Natural Language Processing

Natural Language Processing, on the other hand, processes speech and text the way people do: using rules and algorithms to interpret, bit by bit, what a speaker or a piece of writing actually means, flexibly, fluidly and full of nuance. This is particularly an endeavour in human differences: NLP makes millions of computations, taking in real-world input from sensors such as cameras or microphones and coding, interpreting and analysing information in order to make sense of it.

NLP will have the ability to scan large swathes of data to uncover nuanced patterns that could take a human formatter weeks of manual analysis to discover. NLP can also automate repetitive forms of cognitive labour to help workers direct their energy towards more meaningful work.

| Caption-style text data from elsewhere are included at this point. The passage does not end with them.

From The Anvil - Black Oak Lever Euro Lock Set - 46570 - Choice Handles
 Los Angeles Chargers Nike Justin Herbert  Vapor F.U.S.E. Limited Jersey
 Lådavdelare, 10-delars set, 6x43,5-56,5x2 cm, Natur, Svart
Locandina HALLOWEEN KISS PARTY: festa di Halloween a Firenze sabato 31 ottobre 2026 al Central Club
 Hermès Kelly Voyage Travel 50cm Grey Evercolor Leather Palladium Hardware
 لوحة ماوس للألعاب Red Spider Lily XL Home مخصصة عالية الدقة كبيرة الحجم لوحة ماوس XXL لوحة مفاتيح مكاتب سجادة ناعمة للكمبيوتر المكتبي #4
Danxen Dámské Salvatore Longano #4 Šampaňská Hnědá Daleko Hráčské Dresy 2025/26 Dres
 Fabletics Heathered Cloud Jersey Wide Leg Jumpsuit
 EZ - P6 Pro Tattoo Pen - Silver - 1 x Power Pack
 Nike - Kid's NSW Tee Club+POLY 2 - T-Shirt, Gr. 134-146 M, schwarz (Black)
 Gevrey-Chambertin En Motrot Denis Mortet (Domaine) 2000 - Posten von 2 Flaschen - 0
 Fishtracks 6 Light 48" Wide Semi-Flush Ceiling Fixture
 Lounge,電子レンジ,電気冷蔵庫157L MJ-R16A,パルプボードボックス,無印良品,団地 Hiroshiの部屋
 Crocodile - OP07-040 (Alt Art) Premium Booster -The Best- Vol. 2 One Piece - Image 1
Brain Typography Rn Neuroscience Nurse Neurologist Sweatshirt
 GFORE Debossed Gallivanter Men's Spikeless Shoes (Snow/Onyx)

EEG is also used in classrooms to discern the emotions of individual participants and adapt learning accordingly. Daily, banks and financial institutions can employ EEG to detect fraud, audit accounts and scrutinise loan applications.

We’ve already acknowledged the role of AI in customer service and identifying viable candidates for recruitment. What impact has AI-related automation had on employment as a whole? Some critics worry that jobs will be replaced or eliminated by artificial intelligence, even as others observe that such technologies will increase productivity in hopes of creating new jobs.

Deep Learning

Deep learning (a specific type of ‘machine learning’) enables neural networks to process optical images and video, and thereby recognise things in the world and parse natural-language objectives. Deep learning provides the foundation for many smartphone-based AI assistants, search engines, self-driving cars and recognition of human speech or handwriting in many other apps.

If the 1950s and ’60s brought ambitious forecasts from AI’s pioneers, they also brought torrents of government and industry investment, now widely held up as an exemplar of the dangers of short-sighted bureaucracy. The early, ambitious efforts – such as the Newell & Simon General Problem Solver – only scraped the surface, but did pave the way for things to come: McCarthy had invented an AI-tailored programming language called Lisp which remains in wide use to this day.

Businesses in every sector are resorting to AI for decisions or tasks that would otherwise be humanly impractical or infeasible including AI-powered chatbots that offer customer service, robotics in manufacturing with systems that monitor workflows in factories and other similar industries, and in financial services where it is widely used for instance to recognise the probability of fraud, for credit scores and to manage trading in stock markets based on historical trends, or to flag up fraudulent transactions.